Press play to see a demonstration!
Most of you have seen people rolling around on a foam roller in the gym like a bunch of weirdos. The foam roller has become a staple in the gym, and for a good reason, but sometimes the foam roller just can't reach the places we need it.
Enter the lacrosse ball.
In today's example, we are focusing on the hamstrings. And the lacrosse ball is a great tool to get way up in those hamstrings, thanks to the greater density and less surface area compared to the foam roller. Because most people than not have tight or over-active hamstrings, getting in some SMR before you train is a good idea.
*Science Dork Alert*
Self myofascial release is actually pretty simple in some regards and the science behind it is interesting enough to go through with you guys. After all, you should know what you are doing in the gym, or at least know why you are doing it. The basics behind SMR is all about autogenic inhibition. Most of us have never heard of the golgi tendon organ (GTO) before, and that's okay, but because of these little dudes we are able to get a muscle to relax. The GTO is a mechanoreceptor that's located between the tendon and the muscle, called the muscle-tendon junction, and it relays information to our brain about whether or not a muscle and/or tendon has a lot of tension within it. Autogenic inhibition comes in to the picture because when the GTO signals that there is too much tension in the muscle-tendon junction, ie. a high risk for injury from tight hamstrings, the GTO will tell the muscle spindles to relax, bro. This is called reflex relaxation or autogenic inhibition. Sans this process, there will be decreased range of motion and we won't be allowed to get into the stretch we need to be great. And ladies and gentlemen, we are great!
Why do SMR in general?
- Improve range of motion and mobility (duh)

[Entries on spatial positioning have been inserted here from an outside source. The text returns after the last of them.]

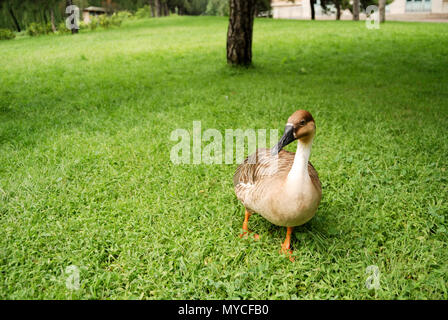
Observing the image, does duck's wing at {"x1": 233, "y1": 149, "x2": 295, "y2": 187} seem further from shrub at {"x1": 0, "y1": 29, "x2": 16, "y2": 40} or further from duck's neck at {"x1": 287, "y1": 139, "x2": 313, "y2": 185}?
shrub at {"x1": 0, "y1": 29, "x2": 16, "y2": 40}

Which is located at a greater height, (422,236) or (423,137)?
(423,137)

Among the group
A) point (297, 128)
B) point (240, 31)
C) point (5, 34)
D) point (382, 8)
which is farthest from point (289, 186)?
point (5, 34)

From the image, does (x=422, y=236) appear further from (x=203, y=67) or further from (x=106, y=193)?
(x=203, y=67)

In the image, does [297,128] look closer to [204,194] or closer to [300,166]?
[300,166]

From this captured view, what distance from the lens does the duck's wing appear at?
272cm

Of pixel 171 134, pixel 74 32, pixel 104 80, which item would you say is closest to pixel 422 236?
pixel 171 134

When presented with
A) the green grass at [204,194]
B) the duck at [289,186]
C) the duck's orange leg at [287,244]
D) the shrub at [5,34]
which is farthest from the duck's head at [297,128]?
the shrub at [5,34]

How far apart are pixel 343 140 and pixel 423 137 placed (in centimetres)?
117

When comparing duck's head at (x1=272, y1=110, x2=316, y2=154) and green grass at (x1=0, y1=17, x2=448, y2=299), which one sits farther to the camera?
green grass at (x1=0, y1=17, x2=448, y2=299)

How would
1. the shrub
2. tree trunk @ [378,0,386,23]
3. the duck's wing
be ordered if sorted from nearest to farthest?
the duck's wing
the shrub
tree trunk @ [378,0,386,23]

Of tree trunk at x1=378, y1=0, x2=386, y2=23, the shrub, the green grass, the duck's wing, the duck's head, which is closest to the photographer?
the duck's head

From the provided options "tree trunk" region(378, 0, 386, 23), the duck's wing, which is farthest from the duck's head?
"tree trunk" region(378, 0, 386, 23)

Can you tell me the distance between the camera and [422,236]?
2.93 meters

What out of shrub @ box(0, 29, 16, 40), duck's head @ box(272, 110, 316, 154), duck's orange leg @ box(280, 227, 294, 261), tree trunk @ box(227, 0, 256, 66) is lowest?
duck's orange leg @ box(280, 227, 294, 261)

- Reduce scar tissue formations and adhesions
- Relax overactive muscles
- Increase the quality of (exercise) movements
Why not do SMR?
- Injured areas
- Chronic pain syndromes ie. fibromyalgia
- Circulatory problems
the steps to making your hamstrings hurt so good (disclaimer: it will only "hurt" for a short bit, after that you will have less pain than you started with :)

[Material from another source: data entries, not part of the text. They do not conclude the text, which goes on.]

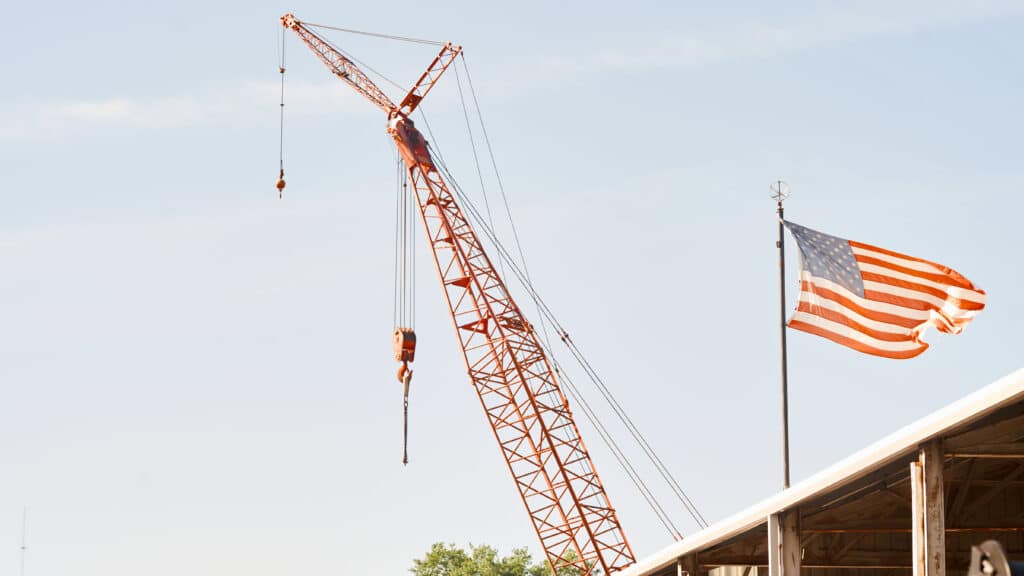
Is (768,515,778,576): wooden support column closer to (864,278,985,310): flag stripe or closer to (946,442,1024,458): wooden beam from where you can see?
(946,442,1024,458): wooden beam

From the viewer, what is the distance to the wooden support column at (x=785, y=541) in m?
19.1

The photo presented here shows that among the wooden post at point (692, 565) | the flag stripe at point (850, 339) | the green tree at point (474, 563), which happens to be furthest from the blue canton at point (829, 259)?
the green tree at point (474, 563)

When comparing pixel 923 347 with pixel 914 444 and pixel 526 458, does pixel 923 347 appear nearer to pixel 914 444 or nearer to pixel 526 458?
pixel 914 444

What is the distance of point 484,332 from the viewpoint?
66.6m

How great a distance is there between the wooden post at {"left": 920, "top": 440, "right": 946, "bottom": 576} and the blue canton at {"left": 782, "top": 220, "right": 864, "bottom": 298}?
10.9 meters

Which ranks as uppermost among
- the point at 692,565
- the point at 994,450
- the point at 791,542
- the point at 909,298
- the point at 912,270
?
the point at 912,270

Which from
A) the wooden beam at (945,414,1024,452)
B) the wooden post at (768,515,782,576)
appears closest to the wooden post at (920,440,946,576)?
the wooden beam at (945,414,1024,452)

- Grab a lacrosse ball and a seat that is tall enough that your foot is off of the floor.
- Place the ball under the hamstrings and flex at the knee so that your knee is at a 90 degree angle.

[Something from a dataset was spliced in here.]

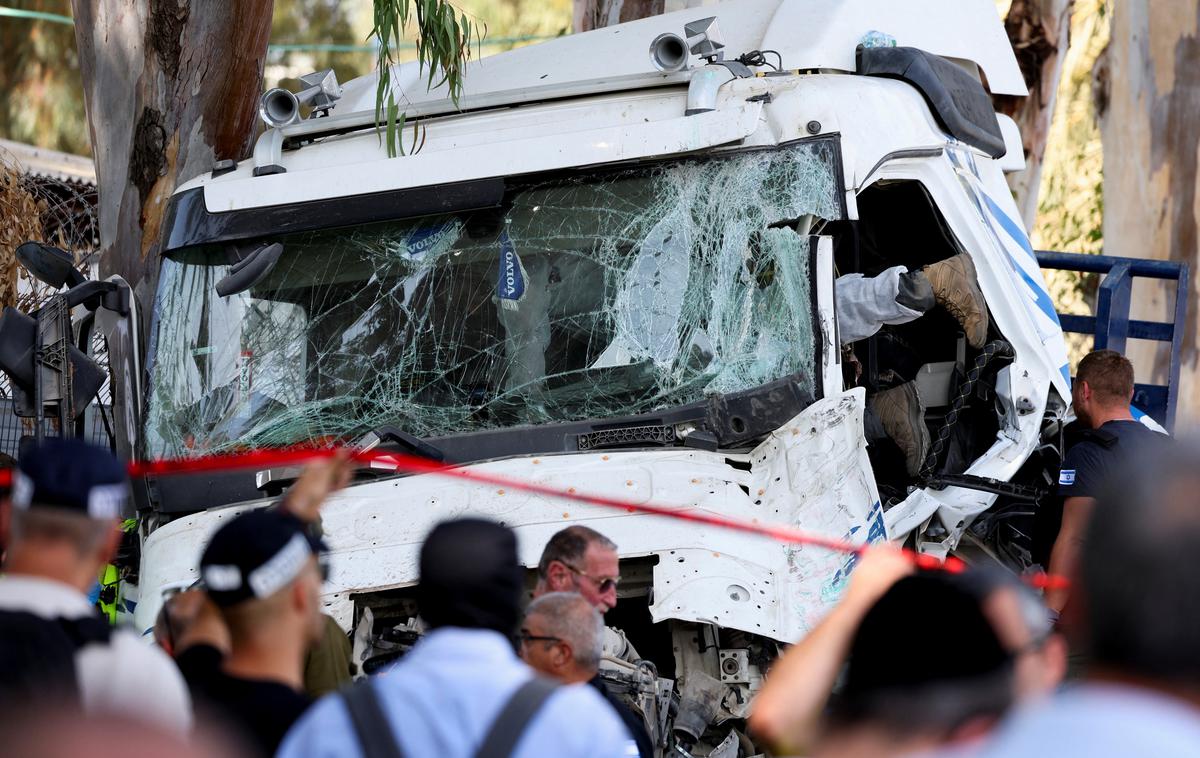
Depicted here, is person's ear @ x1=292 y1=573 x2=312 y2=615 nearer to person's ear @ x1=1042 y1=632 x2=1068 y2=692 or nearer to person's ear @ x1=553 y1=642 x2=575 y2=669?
person's ear @ x1=553 y1=642 x2=575 y2=669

- Supply pressure into the ball.
- Extend at the knee by straightening your leg out.
- Perform these movements (as seen in the video) a couple of times per area and then take the ball and reposition it in a different area on the muscle.
- Spend about three minutes on each leg
- Be awesome with more range of motion and crush your goals.
Go ahead and give this a try. If you are one of many people with tight hamstrings, this may be just what you need. And for something cool to try; before you start your SMR you should stand up straight and then touch your toes. See where you are at in terms of hamstring flexibility. This way we can test and retest after you finish SMR. You'll notice a huge increase in your range of motion.